Man kann nachvollziehen, dass Defender’s Quest seinerzeit bei seiner Erstveröffentlichung auf dem PC zu einem Geheimtipp geworden ist. Die um leichte Rollenspiel-Elemente sowie eine spannende Geschichte ergänzte Tower Defense hinterlässt inhaltlich auch auf aktuellen Konsolen einen guten Eindruck. Bei der Pad-Steuerung machen sich allerdings trotz der konzeptionell richtigen Ansätze Detailschwächen bemerkbar, die jedoch nur minimale Auswirkungen auf die Motivation haben. Auch die einen gewissen Retro-Charme versprühende, aber dennoch sehr generische Kulisse oder die auf Dauer an den Nerven zehrende Akustik konnten mich nicht lange von den fordernden Verteidigungsmissionen abhalten. Selbst wenn man hier am ehesten merkt, dass die eingangs erwähnte PC-Premiere bereits über fünf Jahre zurück liegt und das Genre in dieser Zeit durchaus einige visuelle Fortschritte gemacht hat.
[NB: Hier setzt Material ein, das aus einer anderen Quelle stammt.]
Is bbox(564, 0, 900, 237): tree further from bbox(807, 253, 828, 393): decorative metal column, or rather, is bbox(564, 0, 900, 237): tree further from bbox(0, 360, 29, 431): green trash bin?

Doch inhaltlich passt alles: Man ist beim ersten Durchlauf gut zehn bis zwölf Stunden damit beschäftigt, in zig Missionen die beste Kämpfer-Plazierung und –Zusammenstellung zu finden. Die Gegnerwellen wurden ebenso clever zusammengestellt wie das Layout der Schlachtfelder, so dass man auch langfristig immer wieder vor neue Aufgaben gestellt wird. Selbst den gelegentlichen Grind, der manchmal nötig ist, um seine Figuren eine Stufe zu verbessern oder um das nötige Kleingeld für bessere Ausrüstung zu bekommen, nehme ich gerne in Kauf. Ich bin gespannt, was sich das Team von Level Up Labs für die bereits in Arbeit befindliche Fortsetzung einfallen lässt. Mit dieser unterhaltsamen Basis kann theoretisch nicht viel schief gehen.

Pro

  • Tower Defense mit leichten Rollenspiel-Einschlägen
  • konzeptionell ordentliche Pad-Steuerung...
  • sechs Basisklassen, später kommen Spezialisierungen hinzu
  • ordentliche Fähigkeitenbäume und Ausrüstung für die Figuren
  • spannende, gut erzählte Geschichte
  • fordernde Gefechte
  • acht Geschwindigkeitsstufen von Pause mit Befehlsfunktion bis hyperschnell
  • vier Schwierigkeitsgrade (pro Gefecht verfügbar)
  • in entscheidenden Bereichen (Erfahrung etc.) anpassbar

Kontra

  • generisches Grafikdesign
  • ... die im Detail aber nicht ganz sauber arbeitet
  • Musikloops und schwache Soundeffekte nerven irgendwann
  • gelegentlicher Grindzwang (bei Standard-Einstellungen)

Wertung

PlayStation4

Gut inszenierte sowie spannend erzählte Tower-Defense mit interessanten Rollenspiel-Einflüssen. Auf Dauer zehrt die audiovisuelle Gestaltung an den Nerven.

XboxOne

Gut inszenierte sowie spannend erzählte Tower-Defense mit interessanten Rollenspiel-Einflüssen. Auf Dauer zehrt die audiovisuelle Gestaltung an den Nerven.